I finally found a pair. I ended up getting one of Burton's top line pant, left over from last year. $70 down from $210 from EVO. One of my best ski equipment scores.. They're really comfortable, just the right amount of pockets, real nice zippers and hardware, vents and just a lot of thought out touches that impressed me. Nice product, Burton!


----------



## o3jeff (Dec 4, 2012)

Being 5-8, I've been using North Face ski pants since they have a "short" version. I hate pants dragging and getting caught in the bindings.


----------



## jrmagic (Dec 5, 2012)

Nick said:


> i've got these Enzo Shell pants in black. they are the best F(*&ER pants I have ever owned, by a huge margin.

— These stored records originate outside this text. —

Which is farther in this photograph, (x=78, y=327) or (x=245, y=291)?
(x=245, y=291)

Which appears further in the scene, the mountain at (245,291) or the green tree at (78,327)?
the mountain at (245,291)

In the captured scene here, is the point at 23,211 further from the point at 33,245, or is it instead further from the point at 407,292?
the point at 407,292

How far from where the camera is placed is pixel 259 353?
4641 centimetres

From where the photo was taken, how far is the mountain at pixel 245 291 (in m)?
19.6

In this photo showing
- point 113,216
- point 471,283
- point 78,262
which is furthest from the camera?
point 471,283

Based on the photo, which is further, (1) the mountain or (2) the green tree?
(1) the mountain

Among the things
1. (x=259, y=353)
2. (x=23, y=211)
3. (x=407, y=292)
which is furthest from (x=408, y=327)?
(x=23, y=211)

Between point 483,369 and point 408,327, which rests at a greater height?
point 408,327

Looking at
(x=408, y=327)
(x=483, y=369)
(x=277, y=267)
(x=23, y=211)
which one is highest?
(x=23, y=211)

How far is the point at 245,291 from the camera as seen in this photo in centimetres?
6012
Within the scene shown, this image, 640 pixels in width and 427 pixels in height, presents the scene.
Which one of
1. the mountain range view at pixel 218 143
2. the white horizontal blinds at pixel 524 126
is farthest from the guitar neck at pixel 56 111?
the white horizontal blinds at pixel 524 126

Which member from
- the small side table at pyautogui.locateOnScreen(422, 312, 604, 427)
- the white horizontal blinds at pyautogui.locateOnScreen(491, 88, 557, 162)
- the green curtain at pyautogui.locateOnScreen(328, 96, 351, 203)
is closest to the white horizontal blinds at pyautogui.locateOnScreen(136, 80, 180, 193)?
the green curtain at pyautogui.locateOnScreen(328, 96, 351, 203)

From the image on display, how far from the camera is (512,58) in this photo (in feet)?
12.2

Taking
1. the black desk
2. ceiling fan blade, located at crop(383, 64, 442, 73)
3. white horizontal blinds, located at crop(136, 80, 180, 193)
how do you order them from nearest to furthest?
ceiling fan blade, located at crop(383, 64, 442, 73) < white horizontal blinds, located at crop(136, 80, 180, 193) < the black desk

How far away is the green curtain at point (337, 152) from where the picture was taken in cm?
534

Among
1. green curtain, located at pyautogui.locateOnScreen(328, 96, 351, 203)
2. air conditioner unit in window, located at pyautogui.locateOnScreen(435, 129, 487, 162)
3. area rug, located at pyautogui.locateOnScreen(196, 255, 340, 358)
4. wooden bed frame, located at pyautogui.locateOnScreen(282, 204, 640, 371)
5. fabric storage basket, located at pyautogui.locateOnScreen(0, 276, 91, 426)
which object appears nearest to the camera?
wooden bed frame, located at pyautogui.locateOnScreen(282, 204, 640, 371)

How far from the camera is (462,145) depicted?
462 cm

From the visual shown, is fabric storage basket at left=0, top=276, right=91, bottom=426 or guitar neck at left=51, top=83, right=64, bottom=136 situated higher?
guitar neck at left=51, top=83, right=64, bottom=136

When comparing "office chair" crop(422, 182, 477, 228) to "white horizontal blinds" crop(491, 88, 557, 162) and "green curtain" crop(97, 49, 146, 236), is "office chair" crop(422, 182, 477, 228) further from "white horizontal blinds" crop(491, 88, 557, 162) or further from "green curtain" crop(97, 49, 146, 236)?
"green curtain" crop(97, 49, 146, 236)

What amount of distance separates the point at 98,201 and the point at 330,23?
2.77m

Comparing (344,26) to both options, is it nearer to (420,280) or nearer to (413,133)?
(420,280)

I'd expect nothing less from pro shell tourning pants. I've been keeping my eyes open for a great deal on these (pro shell not neccesarily TNF) for the last year and a half. In the interim I did pick up a pair of Orage Morph pants from a couple of seasons ago with 20k/20m (or whatever the letters are) fabric for 35 bucks. Original price was around 250ish.... The only thing I don't like is that they are insulated but for that price I'll just skip the base layer.


----------



## bigbog (Dec 5, 2012)

All I can say is kudos to Mountain HW..as well.


----------